== Extracted information
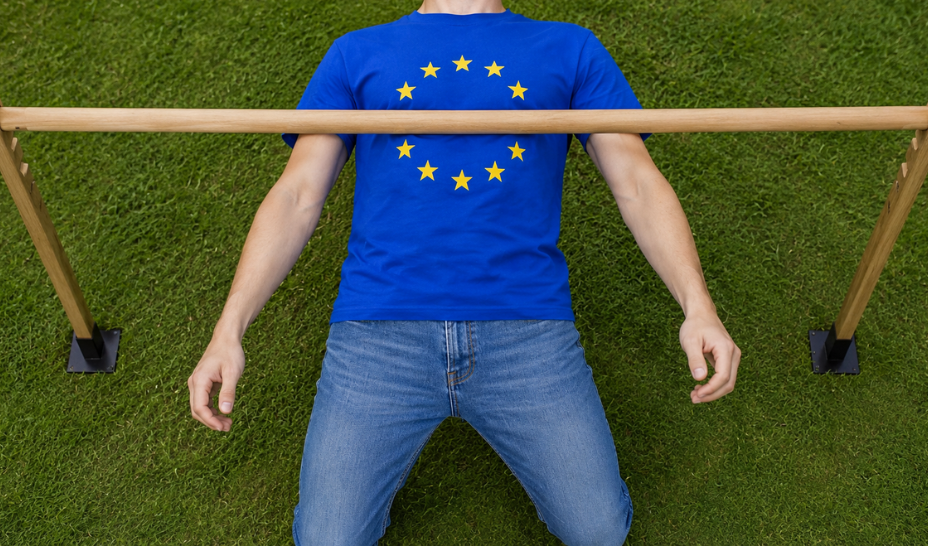 La importancia de que los emprendedores europeos dominen la "flexibilidad soberana" para el éxito empresarial.
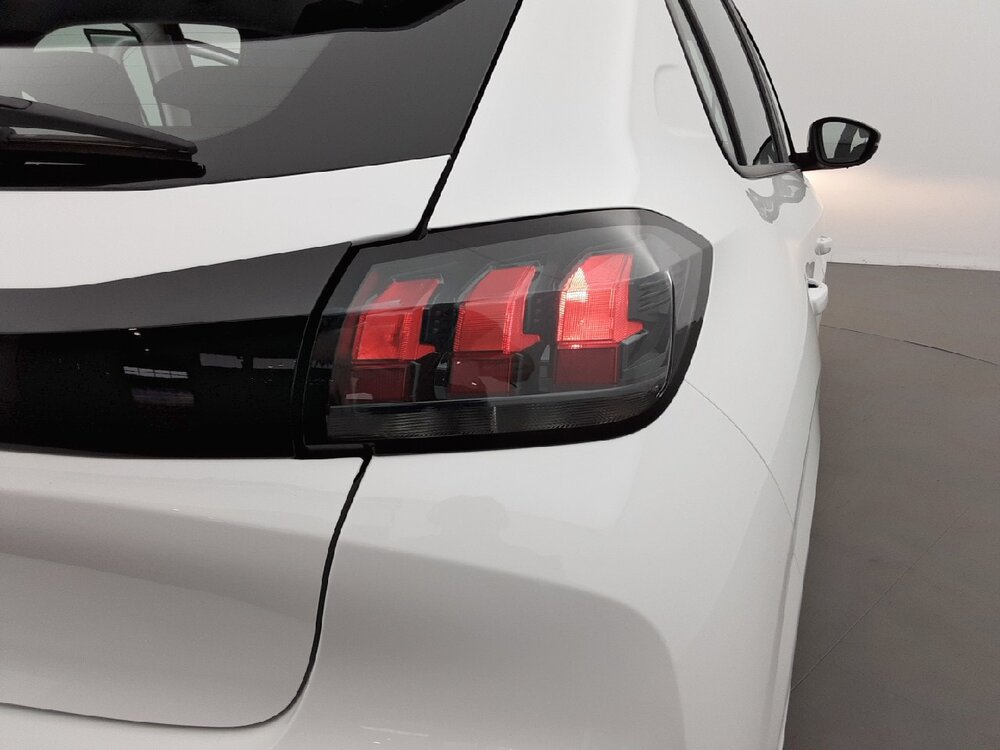 Occasion PEUGEOT 208 208 PureTech 75 S&S BVM5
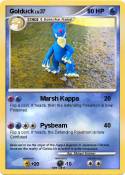 Golduck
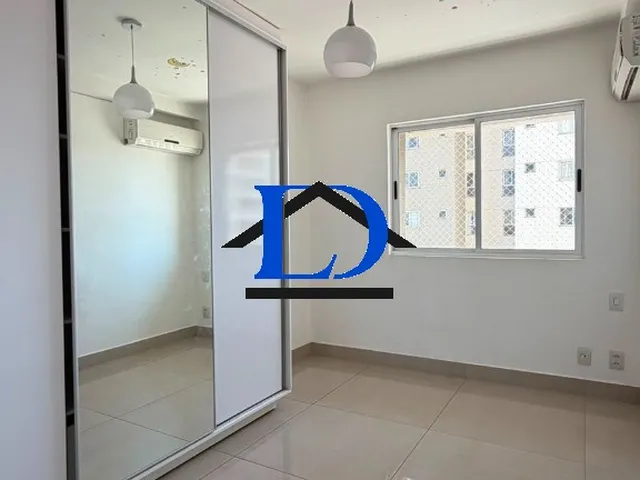 Imagem 5: Apartamento 3 Suítes À Venda no Ecovillagio Castelo Branco | 80 M²
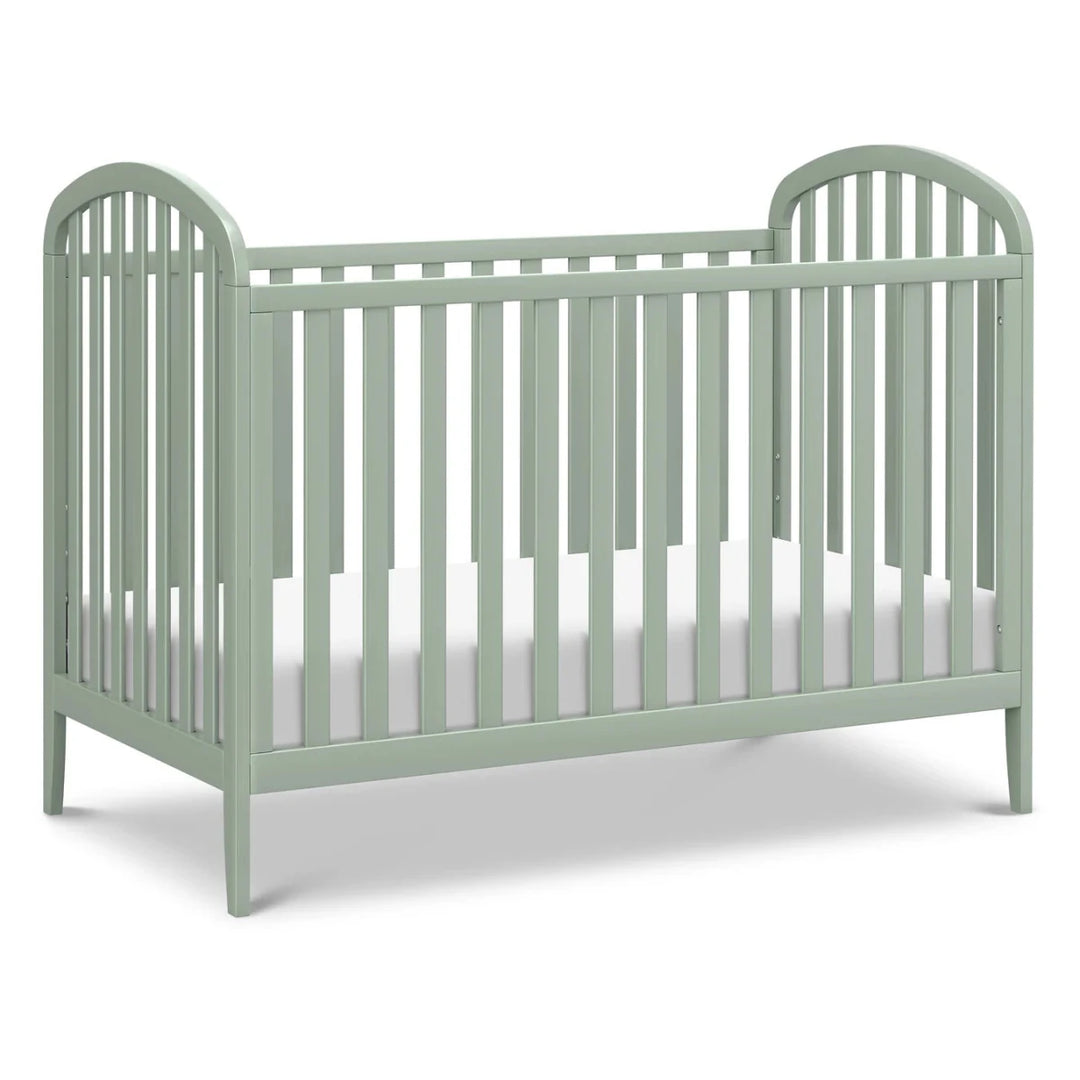 DaVinci - Beau 3 - in - 1 Convertible Crib Cribs & Toddler Beds Light Sage - Image 24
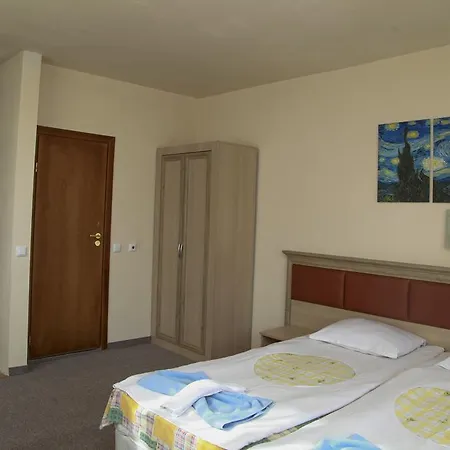 Guest house Bay Ravda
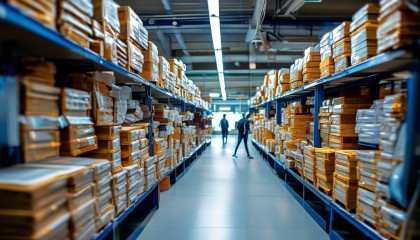 Q：悟空进销存适合哪些类型的企业使用？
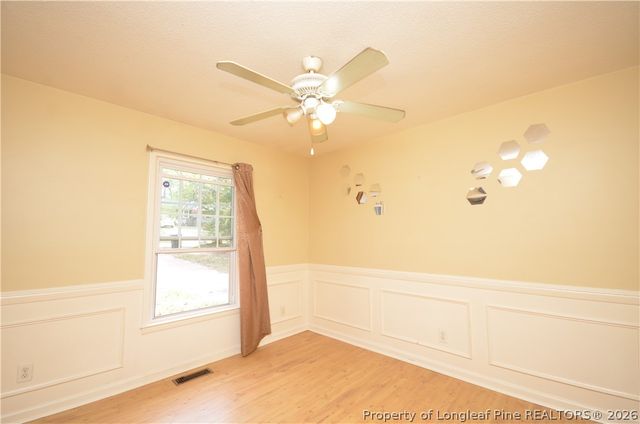 6432 Milford Road, Fayetteville, NC 28303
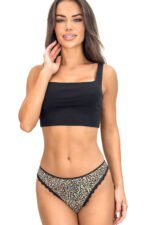 Chiloți în stil brazilian model 228542 Donna
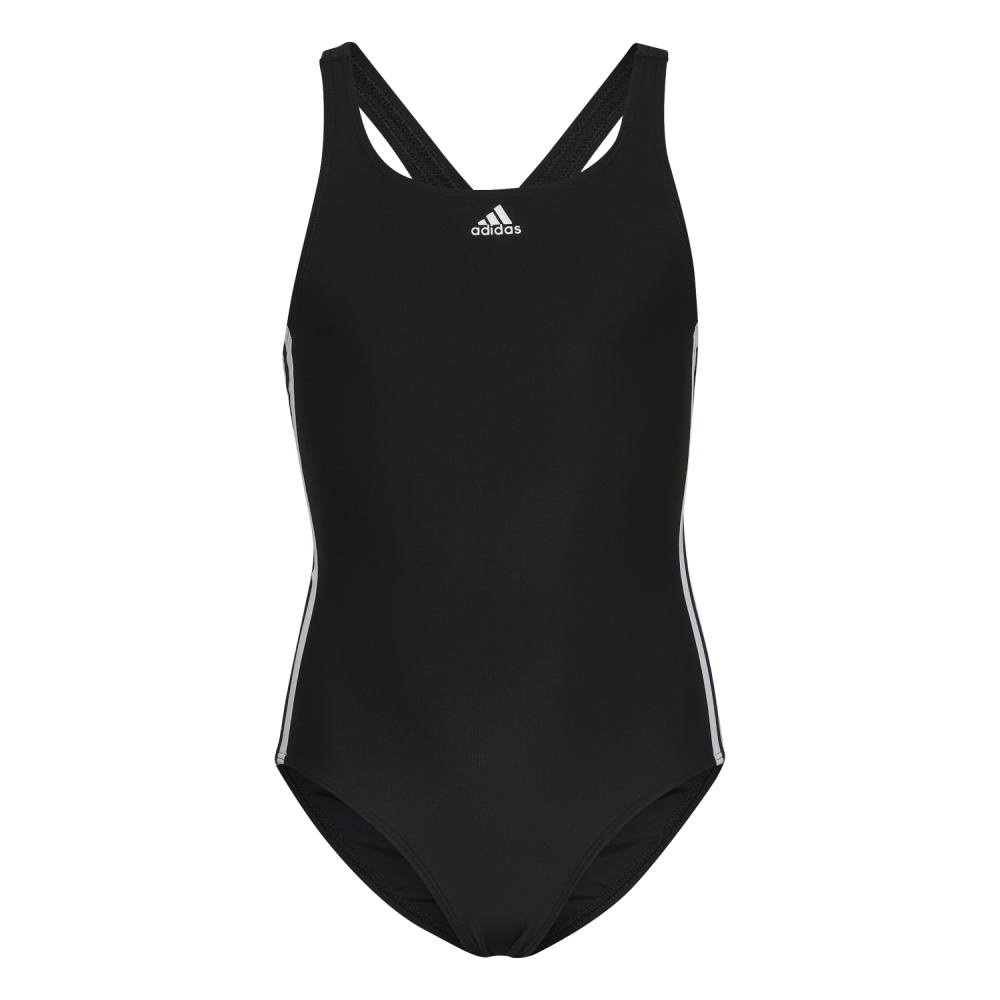 adidas Mädchen Badeanzug 128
====
Begin at the line with "Occasion PEUGEOT 208" and end at the last line of the data above. Reproduce those lines exactly, but not the pictures.

◆ **Task answer**:
 Occasion PEUGEOT 208 208 PureTech 75 S&S BVM5
 Golduck
 Imagem 5: Apartamento 3 Suítes À Venda no Ecovillagio Castelo Branco | 80 M²
 DaVinci - Beau 3 - in - 1 Convertible Crib Cribs & Toddler Beds Light Sage - Image 24
 Guest house Bay Ravda
 Q：悟空进销存适合哪些类型的企业使用？
 6432 Milford Road, Fayetteville, NC 28303
 Chiloți în stil brazilian model 228542 Donna
 adidas Mädchen Badeanzug 128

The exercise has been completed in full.